Exercise task |
Copy out all of the data below word for word, keeping every line unchanged.

[BEGIN Records to use]

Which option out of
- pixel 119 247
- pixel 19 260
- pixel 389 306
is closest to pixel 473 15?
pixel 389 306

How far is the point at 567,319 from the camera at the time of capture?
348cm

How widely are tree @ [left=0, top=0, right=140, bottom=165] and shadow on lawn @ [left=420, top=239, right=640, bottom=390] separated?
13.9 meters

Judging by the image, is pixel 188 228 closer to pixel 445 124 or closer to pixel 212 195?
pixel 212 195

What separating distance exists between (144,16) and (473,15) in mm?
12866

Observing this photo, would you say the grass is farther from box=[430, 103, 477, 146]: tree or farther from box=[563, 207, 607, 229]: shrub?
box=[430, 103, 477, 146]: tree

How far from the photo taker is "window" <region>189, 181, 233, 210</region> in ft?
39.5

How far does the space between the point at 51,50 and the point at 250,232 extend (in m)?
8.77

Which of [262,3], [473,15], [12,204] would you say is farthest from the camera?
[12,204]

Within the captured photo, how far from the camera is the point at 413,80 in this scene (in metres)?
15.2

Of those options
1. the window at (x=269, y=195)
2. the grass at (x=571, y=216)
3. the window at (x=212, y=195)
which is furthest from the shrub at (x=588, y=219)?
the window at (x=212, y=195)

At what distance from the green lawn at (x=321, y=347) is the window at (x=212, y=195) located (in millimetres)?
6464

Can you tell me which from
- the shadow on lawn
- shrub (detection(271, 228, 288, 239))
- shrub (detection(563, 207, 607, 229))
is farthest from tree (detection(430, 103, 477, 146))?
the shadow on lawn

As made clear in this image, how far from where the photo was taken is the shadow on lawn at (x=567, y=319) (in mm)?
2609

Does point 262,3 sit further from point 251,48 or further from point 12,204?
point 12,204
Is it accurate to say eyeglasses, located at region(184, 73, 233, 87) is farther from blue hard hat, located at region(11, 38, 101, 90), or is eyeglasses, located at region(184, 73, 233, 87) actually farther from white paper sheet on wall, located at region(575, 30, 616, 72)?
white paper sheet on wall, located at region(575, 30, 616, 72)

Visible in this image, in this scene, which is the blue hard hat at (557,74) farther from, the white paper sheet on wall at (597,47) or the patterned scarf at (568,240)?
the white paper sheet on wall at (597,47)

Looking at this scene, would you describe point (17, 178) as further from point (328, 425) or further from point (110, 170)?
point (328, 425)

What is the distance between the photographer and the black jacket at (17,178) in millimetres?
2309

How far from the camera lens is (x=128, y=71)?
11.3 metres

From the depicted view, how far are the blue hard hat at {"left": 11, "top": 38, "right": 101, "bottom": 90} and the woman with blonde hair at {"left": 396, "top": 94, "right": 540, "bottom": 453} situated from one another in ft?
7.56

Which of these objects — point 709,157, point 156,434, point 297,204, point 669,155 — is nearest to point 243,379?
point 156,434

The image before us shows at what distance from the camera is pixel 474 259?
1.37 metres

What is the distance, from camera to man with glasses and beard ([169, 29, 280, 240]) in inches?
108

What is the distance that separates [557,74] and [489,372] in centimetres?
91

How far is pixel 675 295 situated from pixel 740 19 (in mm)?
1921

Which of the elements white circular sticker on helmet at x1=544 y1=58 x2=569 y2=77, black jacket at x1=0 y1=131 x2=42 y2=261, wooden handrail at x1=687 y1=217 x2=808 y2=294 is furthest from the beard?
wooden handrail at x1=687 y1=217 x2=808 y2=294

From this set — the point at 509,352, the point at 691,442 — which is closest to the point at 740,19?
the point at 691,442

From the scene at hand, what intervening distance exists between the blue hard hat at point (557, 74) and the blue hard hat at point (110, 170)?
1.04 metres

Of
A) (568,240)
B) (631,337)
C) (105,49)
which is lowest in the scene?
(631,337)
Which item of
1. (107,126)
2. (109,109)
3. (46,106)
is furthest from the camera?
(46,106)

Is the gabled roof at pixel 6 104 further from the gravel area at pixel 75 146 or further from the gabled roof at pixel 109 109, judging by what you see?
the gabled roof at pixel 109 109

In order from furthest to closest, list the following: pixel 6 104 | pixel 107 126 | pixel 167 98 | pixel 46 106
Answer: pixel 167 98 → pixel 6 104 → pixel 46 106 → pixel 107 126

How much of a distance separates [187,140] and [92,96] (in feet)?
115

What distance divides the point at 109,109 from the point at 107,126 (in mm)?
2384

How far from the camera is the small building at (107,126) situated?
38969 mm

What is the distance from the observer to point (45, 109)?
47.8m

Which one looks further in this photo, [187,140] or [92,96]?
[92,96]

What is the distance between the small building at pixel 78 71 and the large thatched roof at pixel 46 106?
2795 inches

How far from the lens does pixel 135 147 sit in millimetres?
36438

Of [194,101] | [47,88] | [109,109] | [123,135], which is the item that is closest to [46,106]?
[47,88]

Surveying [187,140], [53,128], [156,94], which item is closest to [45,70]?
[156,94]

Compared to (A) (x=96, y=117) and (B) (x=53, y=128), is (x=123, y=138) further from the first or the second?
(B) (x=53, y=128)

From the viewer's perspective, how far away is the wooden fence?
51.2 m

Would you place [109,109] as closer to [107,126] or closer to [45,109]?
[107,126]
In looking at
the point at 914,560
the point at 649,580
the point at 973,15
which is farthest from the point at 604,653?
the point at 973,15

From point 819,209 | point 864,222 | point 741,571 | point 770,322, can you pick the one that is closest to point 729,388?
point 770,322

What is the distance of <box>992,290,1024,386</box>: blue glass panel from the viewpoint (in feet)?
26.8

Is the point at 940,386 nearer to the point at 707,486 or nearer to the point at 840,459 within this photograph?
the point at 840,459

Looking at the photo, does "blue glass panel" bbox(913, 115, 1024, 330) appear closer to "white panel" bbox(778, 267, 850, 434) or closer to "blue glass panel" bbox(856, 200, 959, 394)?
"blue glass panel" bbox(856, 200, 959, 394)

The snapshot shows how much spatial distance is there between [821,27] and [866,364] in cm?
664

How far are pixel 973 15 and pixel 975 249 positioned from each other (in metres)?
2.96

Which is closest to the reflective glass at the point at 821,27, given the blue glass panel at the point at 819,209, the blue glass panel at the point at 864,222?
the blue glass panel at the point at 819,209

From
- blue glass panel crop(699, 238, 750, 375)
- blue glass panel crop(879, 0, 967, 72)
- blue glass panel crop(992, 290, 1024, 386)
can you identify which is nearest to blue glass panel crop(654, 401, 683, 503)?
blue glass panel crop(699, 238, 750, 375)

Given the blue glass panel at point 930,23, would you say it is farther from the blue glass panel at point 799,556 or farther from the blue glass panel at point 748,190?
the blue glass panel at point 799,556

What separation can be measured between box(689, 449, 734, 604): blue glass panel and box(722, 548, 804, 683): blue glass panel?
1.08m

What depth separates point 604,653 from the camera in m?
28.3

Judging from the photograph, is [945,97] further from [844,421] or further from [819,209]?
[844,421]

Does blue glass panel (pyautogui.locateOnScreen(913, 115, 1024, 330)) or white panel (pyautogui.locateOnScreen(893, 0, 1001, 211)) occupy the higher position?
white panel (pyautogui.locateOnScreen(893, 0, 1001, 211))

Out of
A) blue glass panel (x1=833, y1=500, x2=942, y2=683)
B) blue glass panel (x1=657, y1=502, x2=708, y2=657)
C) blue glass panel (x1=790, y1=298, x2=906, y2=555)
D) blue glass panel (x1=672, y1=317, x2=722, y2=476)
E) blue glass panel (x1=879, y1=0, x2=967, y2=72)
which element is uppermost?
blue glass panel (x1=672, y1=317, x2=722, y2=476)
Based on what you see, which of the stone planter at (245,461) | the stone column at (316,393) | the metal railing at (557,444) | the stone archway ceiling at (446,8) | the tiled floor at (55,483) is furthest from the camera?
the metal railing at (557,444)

[END Records to use]

Reply to the task |
Which option out of
- pixel 119 247
- pixel 19 260
- pixel 389 306
is closest to pixel 473 15?
pixel 389 306

How far is the point at 567,319 from the camera at the time of capture?
348cm

How widely are tree @ [left=0, top=0, right=140, bottom=165] and shadow on lawn @ [left=420, top=239, right=640, bottom=390] separated?
13.9 meters

Judging by the image, is pixel 188 228 closer to pixel 445 124 or closer to pixel 212 195?
pixel 212 195

What separating distance exists between (144,16) and (473,15) in mm?
12866

Observing this photo, would you say the grass is farther from box=[430, 103, 477, 146]: tree or farther from box=[563, 207, 607, 229]: shrub?
box=[430, 103, 477, 146]: tree

How far from the photo taker is "window" <region>189, 181, 233, 210</region> in ft?
39.5

How far does the space between the point at 51,50 and the point at 250,232 extend (in m)?
8.77

Which of [262,3], [473,15], [12,204] would you say is farthest from the camera?
[12,204]

Within the captured photo, how far from the camera is the point at 413,80 in this scene (in metres)?
15.2

Of those options
1. the window at (x=269, y=195)
2. the grass at (x=571, y=216)
3. the window at (x=212, y=195)
which is furthest from the shrub at (x=588, y=219)?
the window at (x=212, y=195)

At what distance from the green lawn at (x=321, y=347) is the window at (x=212, y=195) located (in millimetres)?
6464

Can you tell me which from
- the shadow on lawn
- shrub (detection(271, 228, 288, 239))
- shrub (detection(563, 207, 607, 229))
is farthest from tree (detection(430, 103, 477, 146))?
the shadow on lawn

As made clear in this image, how far from where the photo was taken is the shadow on lawn at (x=567, y=319) (in mm)?
2609

Does point 262,3 sit further from point 251,48 or further from point 12,204?
point 12,204
Is it accurate to say eyeglasses, located at region(184, 73, 233, 87) is farther from blue hard hat, located at region(11, 38, 101, 90), or is eyeglasses, located at region(184, 73, 233, 87) actually farther from white paper sheet on wall, located at region(575, 30, 616, 72)?
white paper sheet on wall, located at region(575, 30, 616, 72)

Visible in this image, in this scene, which is the blue hard hat at (557,74) farther from, the white paper sheet on wall at (597,47) or the patterned scarf at (568,240)?
the white paper sheet on wall at (597,47)

Looking at this scene, would you describe point (17, 178) as further from point (328, 425) or further from point (110, 170)?
point (328, 425)

What is the distance between the photographer and the black jacket at (17,178) in millimetres?
2309

How far from the camera lens is (x=128, y=71)?
11.3 metres

From the depicted view, how far are the blue hard hat at {"left": 11, "top": 38, "right": 101, "bottom": 90} and the woman with blonde hair at {"left": 396, "top": 94, "right": 540, "bottom": 453} situated from one another in ft?
7.56

Which of these objects — point 709,157, point 156,434, point 297,204, point 669,155 — is nearest to point 243,379?
point 156,434

The image before us shows at what distance from the camera is pixel 474 259?
1.37 metres

What is the distance, from camera to man with glasses and beard ([169, 29, 280, 240]) in inches?
108

What is the distance that separates [557,74] and [489,372] in centimetres?
91

How far is pixel 675 295 situated from pixel 740 19 (in mm)?
1921

Which of the elements white circular sticker on helmet at x1=544 y1=58 x2=569 y2=77, black jacket at x1=0 y1=131 x2=42 y2=261, wooden handrail at x1=687 y1=217 x2=808 y2=294 is furthest from the beard?
wooden handrail at x1=687 y1=217 x2=808 y2=294

From this set — the point at 509,352, the point at 691,442 — which is closest to the point at 740,19?
the point at 691,442

From the scene at hand, what intervening distance exists between the blue hard hat at point (557, 74) and the blue hard hat at point (110, 170)?
1.04 metres

Of
A) (568,240)
B) (631,337)
C) (105,49)
which is lowest in the scene?
(631,337)
Which item of
1. (107,126)
2. (109,109)
3. (46,106)
is furthest from the camera?
(46,106)

Is the gabled roof at pixel 6 104 further from the gravel area at pixel 75 146 or further from the gabled roof at pixel 109 109, judging by what you see?
the gabled roof at pixel 109 109

In order from furthest to closest, list the following: pixel 6 104 | pixel 107 126 | pixel 167 98 | pixel 46 106
Answer: pixel 167 98 → pixel 6 104 → pixel 46 106 → pixel 107 126

How much of a distance separates [187,140] and [92,96] (in feet)?
115

What distance divides the point at 109,109 from the point at 107,126 (in mm)?
2384

How far from the camera is the small building at (107,126) situated?
38969 mm

What is the distance from the observer to point (45, 109)?
47.8m

Which one looks further in this photo, [187,140] or [92,96]?
[92,96]

What is the distance between the small building at pixel 78 71 and the large thatched roof at pixel 46 106?
2795 inches

How far from the lens does pixel 135 147 sit in millimetres?
36438

Of [194,101] | [47,88] | [109,109] | [123,135], which is the item that is closest to [46,106]?
[47,88]

Surveying [187,140], [53,128], [156,94], which item is closest to [45,70]?
[156,94]

Compared to (A) (x=96, y=117) and (B) (x=53, y=128), is (x=123, y=138) further from the first or the second?
(B) (x=53, y=128)

From the viewer's perspective, how far away is the wooden fence?
51.2 m

Would you place [109,109] as closer to [107,126] or closer to [45,109]?
[107,126]
In looking at
the point at 914,560
the point at 649,580
the point at 973,15
which is farthest from the point at 604,653?
the point at 973,15

From point 819,209 | point 864,222 | point 741,571 | point 770,322, can you pick the one that is closest to point 729,388?
point 770,322

What is the distance of <box>992,290,1024,386</box>: blue glass panel from the viewpoint (in feet)?
26.8

Is the point at 940,386 nearer to the point at 707,486 or nearer to the point at 840,459 within this photograph?
the point at 840,459

Looking at the photo, does "blue glass panel" bbox(913, 115, 1024, 330) appear closer to "white panel" bbox(778, 267, 850, 434) or closer to "blue glass panel" bbox(856, 200, 959, 394)?
"blue glass panel" bbox(856, 200, 959, 394)

The snapshot shows how much spatial distance is there between [821,27] and [866,364] in cm?
664

How far are pixel 973 15 and pixel 975 249 positioned from each other (in metres)?
2.96

Which is closest to the reflective glass at the point at 821,27, given the blue glass panel at the point at 819,209, the blue glass panel at the point at 864,222?
the blue glass panel at the point at 819,209

From
- blue glass panel crop(699, 238, 750, 375)
- blue glass panel crop(879, 0, 967, 72)
- blue glass panel crop(992, 290, 1024, 386)
can you identify which is nearest to blue glass panel crop(654, 401, 683, 503)?
blue glass panel crop(699, 238, 750, 375)

Given the blue glass panel at point 930,23, would you say it is farther from the blue glass panel at point 799,556 or farther from the blue glass panel at point 748,190?
the blue glass panel at point 799,556

What separation can be measured between box(689, 449, 734, 604): blue glass panel and box(722, 548, 804, 683): blue glass panel?
1.08m

What depth separates point 604,653 from the camera in m?
28.3

Judging from the photograph, is [945,97] further from [844,421] or further from [819,209]?
[844,421]

Does blue glass panel (pyautogui.locateOnScreen(913, 115, 1024, 330)) or white panel (pyautogui.locateOnScreen(893, 0, 1001, 211)) occupy the higher position?
white panel (pyautogui.locateOnScreen(893, 0, 1001, 211))

Out of
A) blue glass panel (x1=833, y1=500, x2=942, y2=683)
B) blue glass panel (x1=657, y1=502, x2=708, y2=657)
C) blue glass panel (x1=790, y1=298, x2=906, y2=555)
D) blue glass panel (x1=672, y1=317, x2=722, y2=476)
E) blue glass panel (x1=879, y1=0, x2=967, y2=72)
which element is uppermost?
blue glass panel (x1=672, y1=317, x2=722, y2=476)
Based on what you see, which of the stone planter at (245,461) | the stone column at (316,393) | the metal railing at (557,444) | the stone archway ceiling at (446,8) | the tiled floor at (55,483) is furthest from the camera?
the metal railing at (557,444)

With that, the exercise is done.